I have been my Dad’s Primary Caregiver for over six years now, and I was Mom’s before that as she battled and succumbed to colo/rectal cancer. It has been a long road, hard yes, but also full of love and tender moments that I treasure.
Dad has been relatively pain free all his life, always proud of his fine health and “dancer’s body”. He says this in a swaggering tone, referring to days long, long ago when he Tap Danced in department store windows and on street corners. Probably around 1936-39. he also has battled worsening Alzheimer’s and Dementia, which is severe now. But , like I said, no real pain except minor aches from time to time.
Fast forward to today. He has declined so rapidly in the past few months, not eating, not getting out of bed, sleeping all the time or staring out in space. Worst of all , though, is this pain. Dad is suffering, and now I fear he will be taken away from me. If that is what has to happen for him to get relief, then I have to do that for him.
It is his hands that hurt him so bad now, and after a doctor visit, xrays and a trip to the emergency room yesterday, he is said to probably have cancer that has metastisized to his bones. The problem is his insurance now.
He has been waiting since the 4th to get the referral he needs from his Primary care Doctor. An 88 year old Veteran who can’t get a simple referral to an oncologist? I am about to get fiesty with the Doctor. I used to be a violent person before God changed me to a peace lover.

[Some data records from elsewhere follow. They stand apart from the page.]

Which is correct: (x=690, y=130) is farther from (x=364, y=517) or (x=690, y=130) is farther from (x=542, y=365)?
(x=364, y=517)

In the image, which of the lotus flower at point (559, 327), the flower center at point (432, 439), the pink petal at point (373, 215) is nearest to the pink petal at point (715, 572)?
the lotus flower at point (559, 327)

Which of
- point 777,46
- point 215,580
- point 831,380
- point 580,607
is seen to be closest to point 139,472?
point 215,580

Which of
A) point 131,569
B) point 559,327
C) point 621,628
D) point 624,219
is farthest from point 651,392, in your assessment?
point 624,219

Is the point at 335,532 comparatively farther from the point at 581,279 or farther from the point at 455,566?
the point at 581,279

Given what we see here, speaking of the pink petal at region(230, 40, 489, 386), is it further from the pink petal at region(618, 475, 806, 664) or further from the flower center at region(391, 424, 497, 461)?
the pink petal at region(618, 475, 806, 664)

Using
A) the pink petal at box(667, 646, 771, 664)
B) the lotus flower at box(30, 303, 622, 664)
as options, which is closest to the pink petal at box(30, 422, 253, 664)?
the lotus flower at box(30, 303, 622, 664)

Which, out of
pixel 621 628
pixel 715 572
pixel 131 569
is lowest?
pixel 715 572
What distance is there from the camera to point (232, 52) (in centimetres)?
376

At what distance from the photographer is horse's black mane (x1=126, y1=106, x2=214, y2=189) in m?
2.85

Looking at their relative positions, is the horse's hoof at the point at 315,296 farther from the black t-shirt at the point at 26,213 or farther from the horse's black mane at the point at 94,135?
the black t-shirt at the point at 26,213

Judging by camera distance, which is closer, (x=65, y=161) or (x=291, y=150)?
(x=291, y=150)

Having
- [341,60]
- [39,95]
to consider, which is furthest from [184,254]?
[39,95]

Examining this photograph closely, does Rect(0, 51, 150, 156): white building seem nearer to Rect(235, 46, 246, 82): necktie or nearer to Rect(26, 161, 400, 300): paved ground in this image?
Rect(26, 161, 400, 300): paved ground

But when my Daddy is threatened I am like a mother Grizzly.
I hope none of you have to live through these issues in your own life. If you do, try to squeeze every good, kind, loving remembrance out of each moment with your loved one. Even when the are hurting and cranky, even when they don’t recognize you or seem to like you at all- keep squeezing. It is God’s foremost attribute, and when we aspire to love and care for those who are our own He showers His Love down on us. It covers a lifetime of Guilt and broken dreams.
I love you Daddy, even when you don’t know it.